Tasked with investigating a young woman who has forgotten her identity, a man uncovers connections to a secret society.
“Tycoon’s son in brawl,” reads the caption accompanying a photo of Jack Simonetti’s latest escapade. Young, handsome, idle and dependent on his father Leon’s wealth, Jack has no recourse when ordered from New York to London to help out Leon’s old friend Daniel Barone, whose ward, Jenilee, disappeared and lost her memory. Found after more than two years (and now calling herself Eloise Blake), she wants nothing to do with her well-appointed old life; instead, she prefers the dangerous game of living by her wits and practicing “free running,” or parcours. Also a parcoursist, Jack is enjoined by Barone to win Eloise’s trust and convince her to return home. Eloise is suspicious: She’s tormented by hallucinations, half-memories and obsessively remembered numbers, but after Jack saves her life, she accepts his aid. As the two investigate, they uncover links to a secret scientific/mystical society, the Order of Mnemosyne, whose members included Daniel, Leon and Eloise’s mother. The Order ran hubristic experiments that seem connected to Eloise’s current memory problems—but someone wants these memories to remain forgotten, putting her in danger. South African novelist Mostert (Season of the Witch, 2013, etc.) brings together fascinating strands of biology, psychology and mysticism, with astute observations on memory, the past, identity and love.
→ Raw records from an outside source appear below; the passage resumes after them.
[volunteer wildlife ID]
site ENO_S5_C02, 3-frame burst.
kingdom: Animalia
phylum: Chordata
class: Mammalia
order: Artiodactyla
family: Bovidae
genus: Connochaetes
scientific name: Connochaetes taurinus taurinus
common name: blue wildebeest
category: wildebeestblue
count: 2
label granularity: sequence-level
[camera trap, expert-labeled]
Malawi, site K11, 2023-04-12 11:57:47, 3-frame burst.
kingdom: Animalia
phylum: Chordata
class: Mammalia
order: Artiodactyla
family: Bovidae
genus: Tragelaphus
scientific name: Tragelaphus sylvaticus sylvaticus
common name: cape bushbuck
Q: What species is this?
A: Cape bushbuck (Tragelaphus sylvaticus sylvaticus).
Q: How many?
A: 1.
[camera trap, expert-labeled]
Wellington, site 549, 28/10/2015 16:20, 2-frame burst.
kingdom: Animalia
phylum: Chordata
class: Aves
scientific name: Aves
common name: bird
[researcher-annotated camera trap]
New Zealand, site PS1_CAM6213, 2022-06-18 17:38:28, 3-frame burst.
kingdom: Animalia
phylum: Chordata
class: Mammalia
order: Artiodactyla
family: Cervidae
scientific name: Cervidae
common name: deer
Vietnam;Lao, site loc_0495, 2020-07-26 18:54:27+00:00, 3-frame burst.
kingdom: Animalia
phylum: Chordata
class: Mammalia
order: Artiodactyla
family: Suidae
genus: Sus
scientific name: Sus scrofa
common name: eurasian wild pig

The well-described parcours scenes nicely capture the sport’s dynamic flow—a perfect fit for Eloise’s live-in-the-moment ethos: “Never slow down. If a movement doesn’t work out, don’t agonise over the recovery; just move your body forward. Movement is life. That was what parkour was all about.” Jack’s development from self-centered rich kid to self-sacrificing lover is believably handled, paralleling his growing respect for Eloise’s right and ability to make her own decisions. Mostert skillfully ups the ante with suspenseful episodes of danger leading to a climactic rooftop scene.
A brainy, fast-moving thriller about memory and identity.